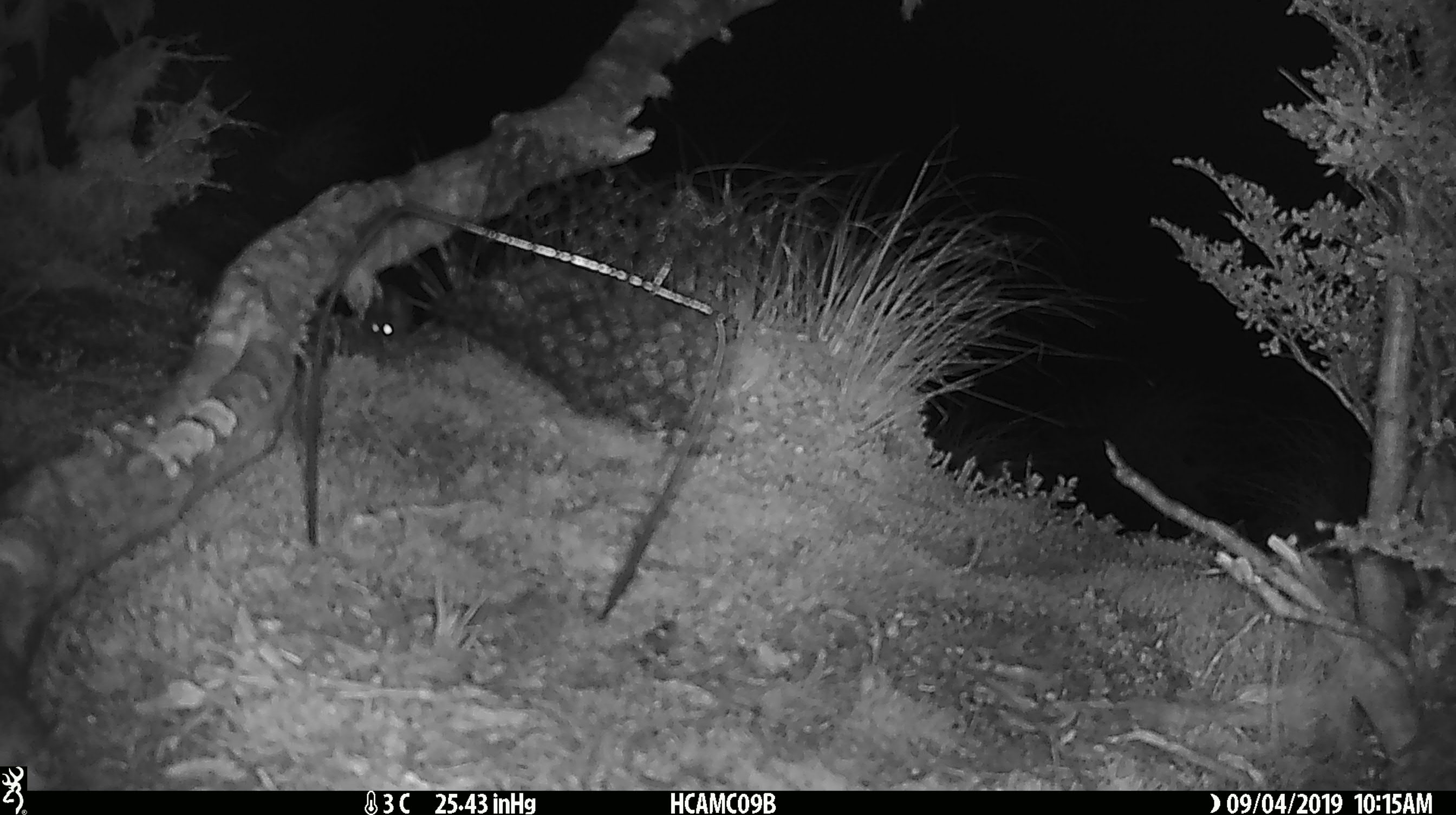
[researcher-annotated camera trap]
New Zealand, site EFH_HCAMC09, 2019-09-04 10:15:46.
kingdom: Animalia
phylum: Chordata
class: Mammalia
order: Rodentia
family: Muridae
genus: Mus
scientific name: Mus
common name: mouse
Mouse (Mus).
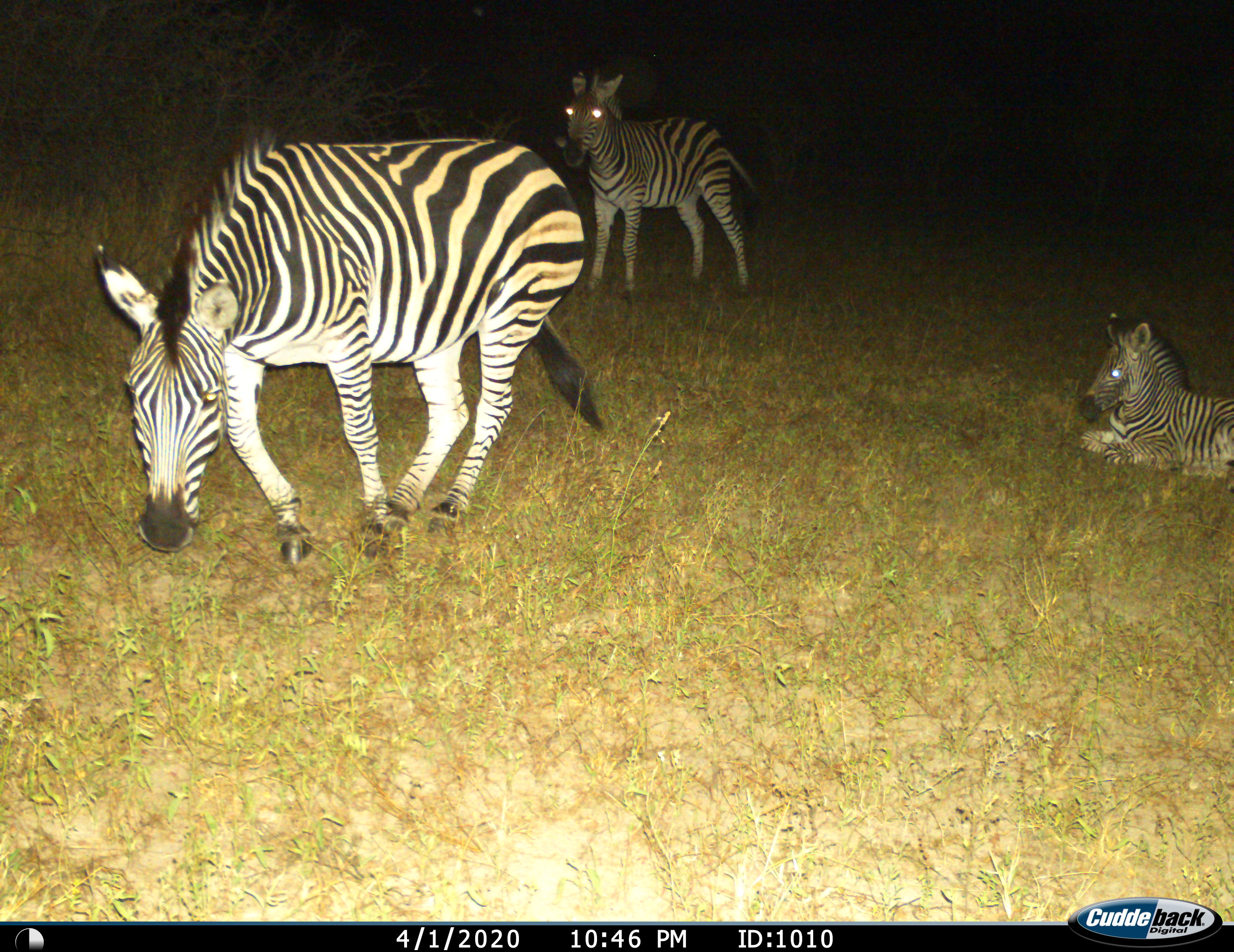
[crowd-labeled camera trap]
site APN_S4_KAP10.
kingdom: Animalia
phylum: Chordata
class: Mammalia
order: Perissodactyla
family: Equidae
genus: Equus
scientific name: Equus quagga burchellii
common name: burchell's zebra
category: zebraburchells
Zebraburchells (burchell's zebra) (Equus quagga burchellii), count 3. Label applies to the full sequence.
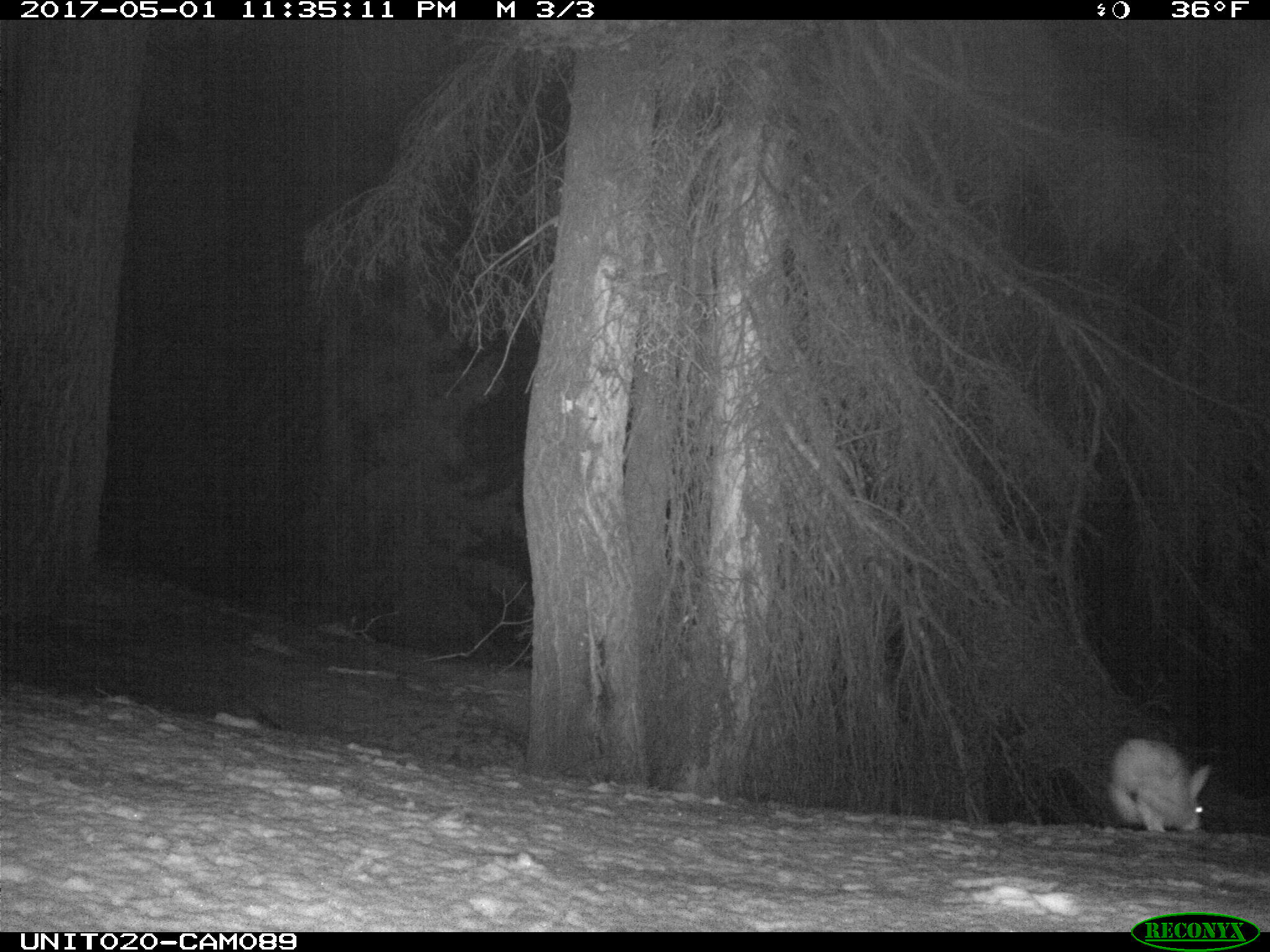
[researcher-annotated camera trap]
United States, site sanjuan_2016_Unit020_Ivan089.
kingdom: Animalia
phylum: Chordata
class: Mammalia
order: Lagomorpha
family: Leporidae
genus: Lepus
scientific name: Lepus americanus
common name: snowshoe hare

## DESCRIPTION OF THE TASK
The line containing "family: Equidae" and every line after it, up to the last line of the data, should be returned exactly, without the pictures.

## SOLUTION FOR THIS TASK
family: Equidae
genus: Equus
scientific name: Equus quagga burchellii
common name: burchell's zebra
category: zebraburchells
Zebraburchells (burchell's zebra) (Equus quagga burchellii), count 3. Label applies to the full sequence.
[researcher-annotated camera trap]
United States, site sanjuan_2016_Unit020_Ivan089.
kingdom: Animalia
phylum: Chordata
class: Mammalia
order: Lagomorpha
family: Leporidae
genus: Lepus
scientific name: Lepus americanus
common name: snowshoe hare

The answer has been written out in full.